Why are Endpoints a Problem for Security?
When we talk about endpoints as a high security risk – why is this? The answer is simply because there are fallible human beings bashing away at the keyboard with no real idea of the impact that their actions are having beyond what is presented to them on their screen. Users can attend all the security awareness training available to them, but that just reduces the risk, it does not remove it completely. So, taking the assumption that it’s a “when” rather than an “if”, what can we do to mitigate the fallout?
Types of Endpoint Protection and Detection software
There are two types of product aimed at addressing the risks endpoints face, Endpoint Protection Platform (EPP) and Endpoint Detect and Response (EDR).

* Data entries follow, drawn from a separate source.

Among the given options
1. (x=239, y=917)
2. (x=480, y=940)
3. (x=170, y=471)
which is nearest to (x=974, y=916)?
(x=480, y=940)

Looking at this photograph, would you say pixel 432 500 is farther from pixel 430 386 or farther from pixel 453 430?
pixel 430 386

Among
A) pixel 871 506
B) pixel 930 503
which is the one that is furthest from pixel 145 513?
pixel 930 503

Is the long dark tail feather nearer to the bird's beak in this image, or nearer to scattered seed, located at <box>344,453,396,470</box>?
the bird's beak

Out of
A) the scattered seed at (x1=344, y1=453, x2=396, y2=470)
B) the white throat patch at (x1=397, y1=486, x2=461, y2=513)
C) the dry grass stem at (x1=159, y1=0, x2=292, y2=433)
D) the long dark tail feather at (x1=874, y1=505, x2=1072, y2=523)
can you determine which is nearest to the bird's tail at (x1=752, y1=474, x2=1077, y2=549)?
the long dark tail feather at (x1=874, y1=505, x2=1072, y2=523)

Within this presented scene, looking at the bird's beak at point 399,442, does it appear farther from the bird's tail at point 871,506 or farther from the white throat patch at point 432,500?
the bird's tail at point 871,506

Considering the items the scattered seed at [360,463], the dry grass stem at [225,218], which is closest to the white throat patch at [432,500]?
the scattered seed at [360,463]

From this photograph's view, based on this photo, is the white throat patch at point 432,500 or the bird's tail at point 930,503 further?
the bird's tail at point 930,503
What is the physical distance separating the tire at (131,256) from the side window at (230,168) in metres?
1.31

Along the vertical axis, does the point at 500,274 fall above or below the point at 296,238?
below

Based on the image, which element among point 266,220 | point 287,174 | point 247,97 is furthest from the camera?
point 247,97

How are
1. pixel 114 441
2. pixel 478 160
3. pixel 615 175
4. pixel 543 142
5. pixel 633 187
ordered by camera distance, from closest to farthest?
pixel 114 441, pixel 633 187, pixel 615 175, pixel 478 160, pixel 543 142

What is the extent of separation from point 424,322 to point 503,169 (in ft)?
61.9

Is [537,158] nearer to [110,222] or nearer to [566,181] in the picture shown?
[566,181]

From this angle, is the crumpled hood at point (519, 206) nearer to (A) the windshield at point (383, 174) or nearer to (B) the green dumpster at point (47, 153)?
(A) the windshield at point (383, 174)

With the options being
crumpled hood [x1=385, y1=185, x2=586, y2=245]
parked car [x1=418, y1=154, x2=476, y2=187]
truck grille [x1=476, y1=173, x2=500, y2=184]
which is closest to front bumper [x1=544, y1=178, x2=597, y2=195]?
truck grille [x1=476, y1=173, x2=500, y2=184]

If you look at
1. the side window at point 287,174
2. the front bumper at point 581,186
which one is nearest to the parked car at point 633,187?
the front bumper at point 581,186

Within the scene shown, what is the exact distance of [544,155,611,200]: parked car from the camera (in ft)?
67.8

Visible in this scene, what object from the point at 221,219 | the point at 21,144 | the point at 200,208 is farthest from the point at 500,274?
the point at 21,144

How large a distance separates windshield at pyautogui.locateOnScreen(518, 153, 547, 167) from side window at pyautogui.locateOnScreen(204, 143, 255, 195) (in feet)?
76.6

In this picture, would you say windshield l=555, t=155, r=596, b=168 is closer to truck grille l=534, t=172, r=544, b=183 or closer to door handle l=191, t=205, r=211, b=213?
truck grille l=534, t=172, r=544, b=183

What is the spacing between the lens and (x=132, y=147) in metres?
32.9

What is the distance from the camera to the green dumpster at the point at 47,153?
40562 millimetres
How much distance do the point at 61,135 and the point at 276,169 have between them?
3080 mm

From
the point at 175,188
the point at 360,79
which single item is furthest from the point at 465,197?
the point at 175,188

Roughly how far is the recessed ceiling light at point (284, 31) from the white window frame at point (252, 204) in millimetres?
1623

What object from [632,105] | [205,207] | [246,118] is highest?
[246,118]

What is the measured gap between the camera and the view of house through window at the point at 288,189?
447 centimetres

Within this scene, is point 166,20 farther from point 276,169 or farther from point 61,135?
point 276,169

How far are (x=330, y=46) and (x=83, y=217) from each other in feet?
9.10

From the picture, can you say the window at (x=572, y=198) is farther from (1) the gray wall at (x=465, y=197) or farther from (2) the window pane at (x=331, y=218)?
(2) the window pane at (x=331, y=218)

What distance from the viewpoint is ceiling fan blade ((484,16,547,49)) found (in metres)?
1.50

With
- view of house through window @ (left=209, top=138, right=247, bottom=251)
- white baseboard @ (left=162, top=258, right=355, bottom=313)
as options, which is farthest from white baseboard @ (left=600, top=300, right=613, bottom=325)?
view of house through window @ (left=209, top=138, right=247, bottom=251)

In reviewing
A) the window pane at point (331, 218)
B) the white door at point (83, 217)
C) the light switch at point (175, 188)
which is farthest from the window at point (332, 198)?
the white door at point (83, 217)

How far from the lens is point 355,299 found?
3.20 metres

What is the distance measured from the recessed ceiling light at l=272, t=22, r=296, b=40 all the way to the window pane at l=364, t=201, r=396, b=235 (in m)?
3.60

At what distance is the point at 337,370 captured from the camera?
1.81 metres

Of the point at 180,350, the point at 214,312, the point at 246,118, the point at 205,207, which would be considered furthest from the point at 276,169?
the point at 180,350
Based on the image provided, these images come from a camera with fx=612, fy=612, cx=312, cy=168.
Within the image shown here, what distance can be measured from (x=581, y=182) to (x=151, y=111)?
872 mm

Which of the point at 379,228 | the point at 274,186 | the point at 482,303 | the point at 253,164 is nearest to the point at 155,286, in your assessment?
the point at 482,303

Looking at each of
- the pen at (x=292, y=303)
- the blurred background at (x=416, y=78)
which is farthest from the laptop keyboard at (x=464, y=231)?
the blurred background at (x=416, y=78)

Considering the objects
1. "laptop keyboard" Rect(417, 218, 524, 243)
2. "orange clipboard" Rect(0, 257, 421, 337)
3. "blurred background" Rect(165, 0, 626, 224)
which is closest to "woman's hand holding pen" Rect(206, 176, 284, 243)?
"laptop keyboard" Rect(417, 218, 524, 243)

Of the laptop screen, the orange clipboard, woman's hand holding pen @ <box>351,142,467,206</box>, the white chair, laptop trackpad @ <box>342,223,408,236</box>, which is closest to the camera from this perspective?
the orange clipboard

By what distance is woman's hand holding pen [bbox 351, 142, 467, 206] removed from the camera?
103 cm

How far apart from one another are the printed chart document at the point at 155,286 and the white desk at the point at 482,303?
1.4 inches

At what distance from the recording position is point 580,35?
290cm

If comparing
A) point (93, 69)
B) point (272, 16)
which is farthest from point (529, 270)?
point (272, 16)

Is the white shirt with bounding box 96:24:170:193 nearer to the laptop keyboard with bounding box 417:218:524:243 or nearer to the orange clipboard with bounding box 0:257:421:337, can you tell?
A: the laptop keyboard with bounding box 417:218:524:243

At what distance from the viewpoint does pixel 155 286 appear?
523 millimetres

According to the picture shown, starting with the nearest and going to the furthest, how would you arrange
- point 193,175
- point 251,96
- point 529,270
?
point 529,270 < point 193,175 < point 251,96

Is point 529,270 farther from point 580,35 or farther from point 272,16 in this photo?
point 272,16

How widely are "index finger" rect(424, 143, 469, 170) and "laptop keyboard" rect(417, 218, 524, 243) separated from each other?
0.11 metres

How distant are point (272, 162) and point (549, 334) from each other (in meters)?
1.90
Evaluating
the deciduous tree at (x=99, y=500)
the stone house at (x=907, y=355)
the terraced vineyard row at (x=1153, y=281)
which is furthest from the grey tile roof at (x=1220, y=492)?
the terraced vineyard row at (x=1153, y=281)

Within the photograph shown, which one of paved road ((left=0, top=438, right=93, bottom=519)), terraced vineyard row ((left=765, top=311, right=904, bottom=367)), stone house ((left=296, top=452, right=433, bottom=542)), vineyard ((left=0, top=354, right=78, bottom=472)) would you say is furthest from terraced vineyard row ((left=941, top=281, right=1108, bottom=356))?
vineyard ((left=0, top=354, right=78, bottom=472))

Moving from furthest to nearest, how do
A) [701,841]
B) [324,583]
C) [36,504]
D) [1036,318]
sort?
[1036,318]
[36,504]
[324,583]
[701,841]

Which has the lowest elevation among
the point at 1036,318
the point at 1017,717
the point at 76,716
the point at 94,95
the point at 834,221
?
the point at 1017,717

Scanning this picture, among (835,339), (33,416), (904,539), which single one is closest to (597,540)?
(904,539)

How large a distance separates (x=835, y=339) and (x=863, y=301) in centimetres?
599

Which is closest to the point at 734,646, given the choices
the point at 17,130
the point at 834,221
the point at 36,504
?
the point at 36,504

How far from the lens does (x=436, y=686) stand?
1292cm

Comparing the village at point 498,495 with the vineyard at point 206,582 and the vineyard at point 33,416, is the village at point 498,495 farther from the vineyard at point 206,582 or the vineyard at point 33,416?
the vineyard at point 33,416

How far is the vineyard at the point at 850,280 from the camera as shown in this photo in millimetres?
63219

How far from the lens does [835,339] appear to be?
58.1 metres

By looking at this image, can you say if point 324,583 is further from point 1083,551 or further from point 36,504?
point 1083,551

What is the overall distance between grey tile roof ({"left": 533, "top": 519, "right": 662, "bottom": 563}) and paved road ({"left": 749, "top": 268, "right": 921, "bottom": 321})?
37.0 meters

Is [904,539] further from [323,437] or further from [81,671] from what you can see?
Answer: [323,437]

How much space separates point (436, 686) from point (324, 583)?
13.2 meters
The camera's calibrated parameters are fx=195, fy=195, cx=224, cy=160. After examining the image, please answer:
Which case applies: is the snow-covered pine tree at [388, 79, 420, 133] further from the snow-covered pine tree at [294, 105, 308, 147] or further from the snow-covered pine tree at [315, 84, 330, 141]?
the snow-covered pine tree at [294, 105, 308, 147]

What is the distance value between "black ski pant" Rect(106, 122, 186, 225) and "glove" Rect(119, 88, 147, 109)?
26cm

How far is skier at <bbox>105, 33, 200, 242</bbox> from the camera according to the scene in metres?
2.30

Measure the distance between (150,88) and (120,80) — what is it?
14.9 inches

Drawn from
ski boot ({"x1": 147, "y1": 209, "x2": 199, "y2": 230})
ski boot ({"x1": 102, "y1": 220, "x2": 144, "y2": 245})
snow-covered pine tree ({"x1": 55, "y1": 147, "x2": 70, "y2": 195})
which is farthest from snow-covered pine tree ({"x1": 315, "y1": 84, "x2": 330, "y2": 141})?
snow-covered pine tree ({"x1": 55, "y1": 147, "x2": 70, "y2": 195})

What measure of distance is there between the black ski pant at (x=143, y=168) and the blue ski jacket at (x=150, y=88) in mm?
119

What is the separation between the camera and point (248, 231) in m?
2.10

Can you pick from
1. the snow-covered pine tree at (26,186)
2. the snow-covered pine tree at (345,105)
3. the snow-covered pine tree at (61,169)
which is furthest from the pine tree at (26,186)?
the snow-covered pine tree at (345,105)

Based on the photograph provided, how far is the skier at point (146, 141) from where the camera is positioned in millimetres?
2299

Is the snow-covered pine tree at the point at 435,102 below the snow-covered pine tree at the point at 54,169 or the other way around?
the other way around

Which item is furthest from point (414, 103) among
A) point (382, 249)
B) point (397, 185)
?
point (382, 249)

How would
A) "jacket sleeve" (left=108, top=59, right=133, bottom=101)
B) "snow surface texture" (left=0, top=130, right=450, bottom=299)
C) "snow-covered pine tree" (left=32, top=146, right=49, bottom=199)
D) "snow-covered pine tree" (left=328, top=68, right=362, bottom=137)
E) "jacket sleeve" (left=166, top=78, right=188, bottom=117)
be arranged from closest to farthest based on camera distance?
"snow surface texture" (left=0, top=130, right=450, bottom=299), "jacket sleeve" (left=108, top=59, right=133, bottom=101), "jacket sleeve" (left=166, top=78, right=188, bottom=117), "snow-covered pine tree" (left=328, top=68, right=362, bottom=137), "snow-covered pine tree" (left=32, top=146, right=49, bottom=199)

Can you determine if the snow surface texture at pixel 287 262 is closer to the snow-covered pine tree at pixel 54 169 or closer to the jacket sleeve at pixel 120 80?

EPP tools have evolved from traditional signature based Anti-Virus tools. Everybody hates Anti-Virus endpoint protection and security software, or it seems that way when I talk to our customers about it. Common complaints include poor detection capability while at the same time consuming precious CPU resource, hopefully the days of laptops burning legs when the Anti-Virus was performing a weekly scan are long gone, but the memory lives on. It has been very interesting to watch the development of EPP over the last few years. Niche players entered the EPP market, bringing in new capabilities such as zero day detection, cloud based management and elements of EDR. Initially the leaders in EPP (by market share at least) were very slow to react, as a result many people were running two agents, one to cover the zero day threats and another one – not so much to cover the signature based attacks but to continue the use of features like media encryption, host based IDS etc that the established vendors had added to their solution as they matured. However we now see what I would call the traditional vendors in the Anti-Virus space now working on a more level playing field with their own zero day prevention and EDR capabilities. Of course we also have Microsoft who seem to be on a mission to conquer the endpoint security world, and when do they ever fail? (let’s not talk about Vista!).
Firstly, what is EDR? It’s still a relatively new technology concept, well relative to Anti-Virus anyway the market place is immature. EPP is easy to understand, prevent the attack, whether it’s signature or behaviour based, report on the alert, end of event. EDR can be so much more than that. Want to see what your endpoints are doing at a forensic level? Process creation/termination, registry key changes, module loads, network activity, all tied back to individual processes. This consolidated visibility across a whole network of endpoints allows instant detection of malicious activity and crucially in the event of an incident allows investigators to get instant forensic access and also maybe the ability to quarantine infected hosts.
As a consequence of the EDR space immaturity, there are huge differences in capability between products, acquisitions of start ups by larger vendors is still a thing and we generally find customers aren’t really clear on what they want out of the product. The EPP vendors tend to keep the EDR fairly light touch, a full EDR solution requires a specialist skillset and that would not necessarily sit with the administrator of an EPP product, of course they may not mention that in their sales pitch…..
Do you need both EPP and EDR for sufficient endpoint protection & visibility? The requirement for EPP has been established for many years, for EDR less so. This is changing though. SOCs are now offering EDR tools as standard, I no longer have to evangelise EDR, it’s already understood why there is a need for it, customers now want to see a demonstrable difference between vendors and will choose accordingly. You can now also have both in one agent, even the fully capable EDR products have embraced the world of EPP, I no longer have to hear “oh, not another agent for us to manage”. While EDR and EPP continue to evolve both now plays a crucial role in protecting the endpoint from the humans operating it.